Dans un courrier commun daté du 4 décembre et que La Marseillaise a pu consulter, le Syndicat des avocats de France (SAF) et l’Union des jeunes avocats alertent les membres du Conseil de l’Ordre sur les violences sexistes et sexuelles au sein de la profession, après « une plainte pour agression sexuelle et un témoignage similaire visant un de nos confrères ». En juin dernier en effet, l’ancien bâtonnier et adjoint au maire José Allegrini avait été visé par une plainte d’une greffière du tribunal judiciaire de Marseille, et il est désormais convoqué fin décembre à Aix-en-Provence dans le cadre d’une reconnaissance préalable de culpabilité, comme le révélait début novembre La Provence. Une juge d’instruction marseillaise avait également témoigné d’agressions subies.

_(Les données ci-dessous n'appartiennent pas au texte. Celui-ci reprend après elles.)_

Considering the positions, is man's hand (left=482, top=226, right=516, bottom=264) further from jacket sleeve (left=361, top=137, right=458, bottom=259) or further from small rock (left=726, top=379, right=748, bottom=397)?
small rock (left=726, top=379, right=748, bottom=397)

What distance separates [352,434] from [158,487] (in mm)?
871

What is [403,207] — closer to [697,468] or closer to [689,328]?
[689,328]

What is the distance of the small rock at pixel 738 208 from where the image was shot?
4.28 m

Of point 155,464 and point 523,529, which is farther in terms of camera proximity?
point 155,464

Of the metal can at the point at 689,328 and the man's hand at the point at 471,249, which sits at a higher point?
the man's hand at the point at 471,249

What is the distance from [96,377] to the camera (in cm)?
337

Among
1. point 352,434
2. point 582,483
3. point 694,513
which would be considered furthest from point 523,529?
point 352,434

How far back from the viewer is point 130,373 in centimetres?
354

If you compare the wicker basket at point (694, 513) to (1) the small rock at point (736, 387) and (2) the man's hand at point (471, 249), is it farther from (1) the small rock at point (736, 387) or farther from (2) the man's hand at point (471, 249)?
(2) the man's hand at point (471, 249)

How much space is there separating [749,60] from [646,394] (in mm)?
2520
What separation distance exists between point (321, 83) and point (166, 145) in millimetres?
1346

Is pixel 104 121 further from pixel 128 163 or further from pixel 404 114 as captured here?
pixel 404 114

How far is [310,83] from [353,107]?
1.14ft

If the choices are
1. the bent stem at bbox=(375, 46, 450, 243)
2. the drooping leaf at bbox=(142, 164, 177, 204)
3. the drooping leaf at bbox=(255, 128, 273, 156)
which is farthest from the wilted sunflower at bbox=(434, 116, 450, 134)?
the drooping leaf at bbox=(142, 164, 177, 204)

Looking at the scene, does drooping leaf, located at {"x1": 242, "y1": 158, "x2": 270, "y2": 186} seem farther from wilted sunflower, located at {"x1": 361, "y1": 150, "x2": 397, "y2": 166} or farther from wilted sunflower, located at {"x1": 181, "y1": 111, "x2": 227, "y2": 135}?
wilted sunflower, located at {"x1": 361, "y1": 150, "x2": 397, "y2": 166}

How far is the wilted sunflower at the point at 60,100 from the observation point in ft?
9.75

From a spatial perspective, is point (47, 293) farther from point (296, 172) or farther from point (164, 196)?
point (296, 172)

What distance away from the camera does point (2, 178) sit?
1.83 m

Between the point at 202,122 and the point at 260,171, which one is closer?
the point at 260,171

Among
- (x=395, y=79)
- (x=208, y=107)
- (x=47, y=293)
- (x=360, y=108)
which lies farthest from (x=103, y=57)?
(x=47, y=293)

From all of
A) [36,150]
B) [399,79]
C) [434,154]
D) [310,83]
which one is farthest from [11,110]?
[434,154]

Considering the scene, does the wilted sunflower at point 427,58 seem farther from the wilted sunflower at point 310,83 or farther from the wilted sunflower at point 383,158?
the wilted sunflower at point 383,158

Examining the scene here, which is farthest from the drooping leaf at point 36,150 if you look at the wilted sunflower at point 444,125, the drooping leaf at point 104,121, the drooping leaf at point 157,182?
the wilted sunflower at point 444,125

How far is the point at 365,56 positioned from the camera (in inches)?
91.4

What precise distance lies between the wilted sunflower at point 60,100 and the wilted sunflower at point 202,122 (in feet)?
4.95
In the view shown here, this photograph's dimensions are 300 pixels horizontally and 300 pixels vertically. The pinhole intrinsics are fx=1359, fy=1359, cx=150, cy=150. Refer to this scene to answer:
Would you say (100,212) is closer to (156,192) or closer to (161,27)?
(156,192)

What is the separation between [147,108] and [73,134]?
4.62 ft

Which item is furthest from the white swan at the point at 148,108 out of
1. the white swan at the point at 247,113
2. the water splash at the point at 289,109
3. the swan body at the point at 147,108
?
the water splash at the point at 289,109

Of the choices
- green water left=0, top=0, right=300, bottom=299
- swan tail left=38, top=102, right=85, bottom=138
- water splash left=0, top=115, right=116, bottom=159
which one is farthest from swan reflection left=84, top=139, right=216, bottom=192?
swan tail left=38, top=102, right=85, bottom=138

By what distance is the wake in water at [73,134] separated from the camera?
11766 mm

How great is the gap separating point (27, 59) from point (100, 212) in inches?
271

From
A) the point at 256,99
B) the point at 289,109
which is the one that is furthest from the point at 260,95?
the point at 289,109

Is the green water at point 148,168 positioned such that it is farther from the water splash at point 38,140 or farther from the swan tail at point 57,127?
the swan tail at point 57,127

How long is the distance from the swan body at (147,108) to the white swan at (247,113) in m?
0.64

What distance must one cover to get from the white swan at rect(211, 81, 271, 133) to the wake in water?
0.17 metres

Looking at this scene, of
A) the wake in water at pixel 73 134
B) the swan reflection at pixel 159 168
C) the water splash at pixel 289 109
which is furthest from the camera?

« Il ne paraît plus possible pour nos organisations professionnelles de ne pas adopter une action forte pour lutter contre ce fléau », écrivent les signataires du courrier. Ils demandent « à renforcer l’action de l’Ordre en la matière avec le double objectif de libérer la parole et protéger efficacement toute consœur ou confrère concerné ». Ainsi ils réclament une meilleure communication avec une adresse de signalement, une campagne de sensibilisation et une enquête de « victimation », ainsi que l’élaboration d’un protocole à respecter en cas de dénonciations de violences sexistes et sexuelles, s’étonnant qu’il n’y ait eu aucune enquête interne après la découverte des faits visant l’ancien bâtonnier. Ils espéraient aborder le sujet lors du conseil de l’Ordre le 9 décembre : cela n’a pu être le cas. La bâtonnière, sollicitée par La Marseillaise, n’a de son côté pas donné suite.